● **ISTRUZIONI DI LAVORO**:
Per favore, riscrivi il tratto dell'articolo sulla sconfitta di Tsitsipas a Cincinnati che va da "Si può perdere" fino a "condizione di forma.", rinominando "Struff" in "Jan-Lennard Struff".

● **TESTO FORNITO**:

Stefanos Tsitsipas non è più il giocatore di tre mesi fa. Dopo l’ottima stagione su terra battuta, il ragazzone di Atene ha mal digerito il passaggio a superfici più rapide. I dati, parziali ma certo inoppugnabili, dicono che Cincinnati diventa il terzo grande torneo consecutivo nel quale Tsitsipas si ferma all’esordio, dopo le sconfitte con Fabbiano a Wimbledon e Hurkacz a Montreal. Questa volta lo stop gli viene imposto da Jan-Lennard Struff, alla quarta vittoria contro un top 10 nel 2019, metà delle quali ottenute proprio contro Tsitsipas: aveva già battuto il greco agli ottavi di Barcellona.
Si può perdere contro questo Struff, certo, specie quando il tedesco concede appena 9 punti su 61 giocati con il conforto della prima di servizio. Ma se ti chiami Tsitsipas, e hai appena perso la top 5 a causa del fiasco canadese, è perlomeno lecito attendersi una reazione d’orgoglio. Che arriva nel secondo set, anche se solo parziale, quando Stefanos dimostra grande freddezza nel tie-break che rimanda il verdetto al parziale decisivo. Il tie-break che decide l’incontro, però, lo vince Struff nonostante un paio (anzi tre, in forma di match point mancati) di tentennamenti che avrebbero potuto trasformare la faccenda in un dramma. Un drittaccio steccato da Tsitsipas, non il primo della partita, manda però Struff agli ottavi. Affronterà Daniil Medvedev, (relativamente) comodo vincitore di Paire ed esempio, lui sì, di giovanotto in sfavillante condizione di forma.
Per un russo in ascesa che pare inarrestabile, eccone un altro ben deciso a recuperare il tempo perso tra infortuni e incertezze. Andrey Rublev elimina con un doppio 6-4 Stan Wawrinka e si guadagna un prestigioso ticket per affrontare Federer agli ottavi di finale. Cinque palle break annullate su cinque concesse, è un Rublev che picchia a convince. Sulle spalle di Wawrinka hanno pesato le quasi tre ore necessarie a battere Dimitrov ventiquattr’ore prima, ma va detto che le spalle di Stan non sono certo robuste come quelle di qualche anno fa.

● **CONTENUTO DEL DATASET**:
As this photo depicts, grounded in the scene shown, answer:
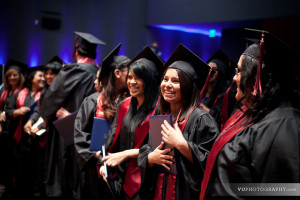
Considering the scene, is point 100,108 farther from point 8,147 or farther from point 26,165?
point 8,147

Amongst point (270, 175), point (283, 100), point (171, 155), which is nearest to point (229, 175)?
point (270, 175)

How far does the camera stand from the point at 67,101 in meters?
4.48

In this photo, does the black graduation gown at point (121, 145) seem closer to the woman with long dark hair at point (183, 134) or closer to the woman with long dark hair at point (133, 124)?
the woman with long dark hair at point (133, 124)

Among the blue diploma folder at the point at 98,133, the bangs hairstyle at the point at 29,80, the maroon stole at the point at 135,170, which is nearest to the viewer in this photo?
the maroon stole at the point at 135,170

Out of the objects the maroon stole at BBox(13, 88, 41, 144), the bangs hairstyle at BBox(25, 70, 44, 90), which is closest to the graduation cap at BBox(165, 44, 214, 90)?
the maroon stole at BBox(13, 88, 41, 144)

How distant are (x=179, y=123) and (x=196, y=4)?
4.10 meters

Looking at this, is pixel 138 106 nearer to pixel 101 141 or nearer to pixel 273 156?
pixel 101 141

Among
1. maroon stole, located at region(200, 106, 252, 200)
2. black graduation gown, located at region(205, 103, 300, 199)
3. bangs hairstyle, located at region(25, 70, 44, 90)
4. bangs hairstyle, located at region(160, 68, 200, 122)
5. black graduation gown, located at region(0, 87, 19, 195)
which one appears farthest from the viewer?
bangs hairstyle, located at region(25, 70, 44, 90)

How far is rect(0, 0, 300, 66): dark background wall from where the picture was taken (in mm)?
6043

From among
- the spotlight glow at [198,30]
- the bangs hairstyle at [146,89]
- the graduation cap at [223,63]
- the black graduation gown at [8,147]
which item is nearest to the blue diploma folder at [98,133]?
the bangs hairstyle at [146,89]

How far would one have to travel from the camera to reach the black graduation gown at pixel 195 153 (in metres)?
2.22

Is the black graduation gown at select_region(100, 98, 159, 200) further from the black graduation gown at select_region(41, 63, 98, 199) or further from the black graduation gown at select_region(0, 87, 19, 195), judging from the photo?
the black graduation gown at select_region(0, 87, 19, 195)

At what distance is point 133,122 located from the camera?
2.85m

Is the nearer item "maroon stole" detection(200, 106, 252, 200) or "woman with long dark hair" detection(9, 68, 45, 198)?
"maroon stole" detection(200, 106, 252, 200)
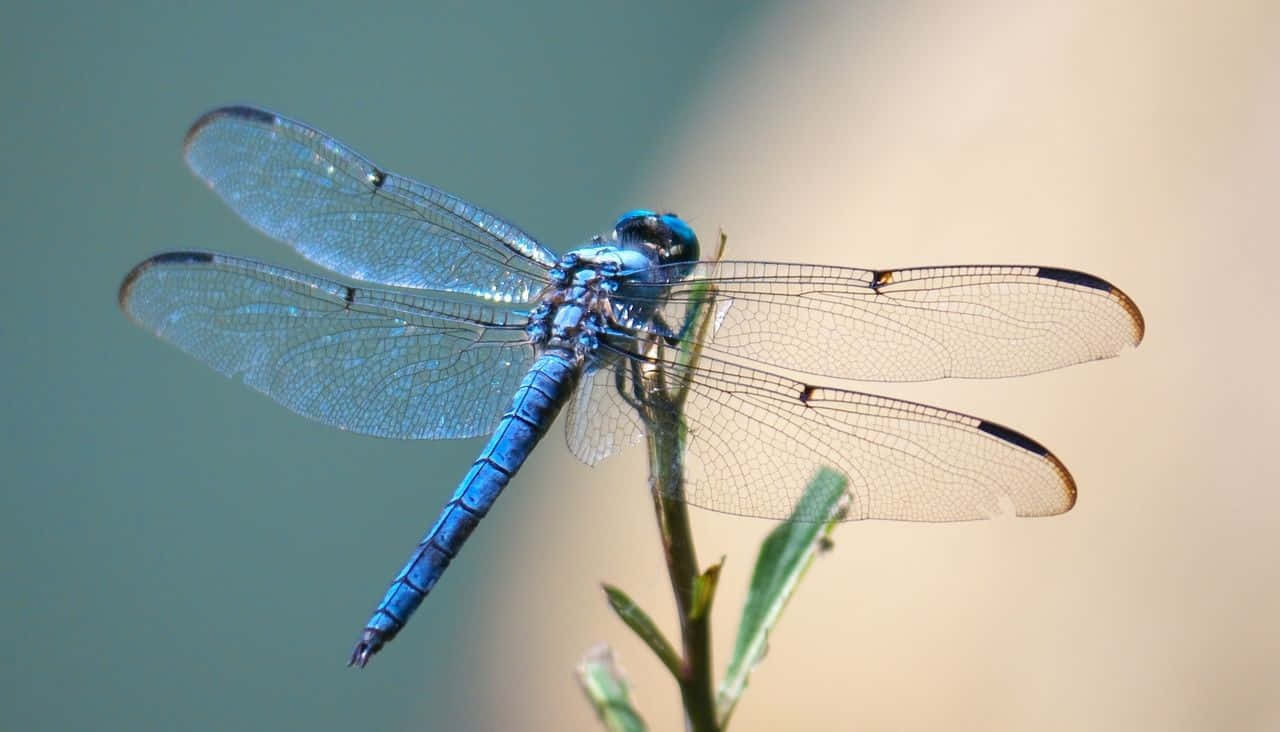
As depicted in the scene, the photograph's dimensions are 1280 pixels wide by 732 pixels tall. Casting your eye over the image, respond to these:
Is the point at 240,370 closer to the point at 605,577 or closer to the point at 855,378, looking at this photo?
the point at 855,378

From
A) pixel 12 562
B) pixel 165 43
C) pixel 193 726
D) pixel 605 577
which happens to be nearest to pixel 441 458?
pixel 605 577

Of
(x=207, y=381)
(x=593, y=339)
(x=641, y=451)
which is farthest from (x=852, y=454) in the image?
(x=207, y=381)

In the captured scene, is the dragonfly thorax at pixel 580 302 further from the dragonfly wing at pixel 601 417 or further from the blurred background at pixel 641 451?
the blurred background at pixel 641 451

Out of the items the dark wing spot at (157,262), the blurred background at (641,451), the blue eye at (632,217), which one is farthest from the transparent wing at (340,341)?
the blurred background at (641,451)

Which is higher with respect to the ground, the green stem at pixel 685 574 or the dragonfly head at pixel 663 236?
the dragonfly head at pixel 663 236

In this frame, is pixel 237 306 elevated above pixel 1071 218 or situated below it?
below

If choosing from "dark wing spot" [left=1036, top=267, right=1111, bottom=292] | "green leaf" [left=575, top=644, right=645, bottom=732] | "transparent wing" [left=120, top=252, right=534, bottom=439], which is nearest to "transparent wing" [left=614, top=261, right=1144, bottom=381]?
"dark wing spot" [left=1036, top=267, right=1111, bottom=292]

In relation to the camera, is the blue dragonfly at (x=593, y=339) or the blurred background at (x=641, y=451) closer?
the blue dragonfly at (x=593, y=339)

● **RISULTATO ESERCIZIO**:
Si può perdere contro questo Jan-Lennard Struff, certo, specie quando il tedesco concede appena 9 punti su 61 giocati con il conforto della prima di servizio. Ma se ti chiami Tsitsipas, e hai appena perso la top 5 a causa del fiasco canadese, è perlomeno lecito attendersi una reazione d’orgoglio. Che arriva nel secondo set, anche se solo parziale, quando Stefanos dimostra grande freddezza nel tie-break che rimanda il verdetto al parziale decisivo. Il tie-break che decide l’incontro, però, lo vince Jan-Lennard Struff nonostante un paio (anzi tre, in forma di match point mancati) di tentennamenti che avrebbero potuto trasformare la faccenda in un dramma. Un drittaccio steccato da Tsitsipas, non il primo della partita, manda però Jan-Lennard Struff agli ottavi. Affronterà Daniil Medvedev, (relativamente) comodo vincitore di Paire ed esempio, lui sì, di giovanotto in sfavillante condizione di forma.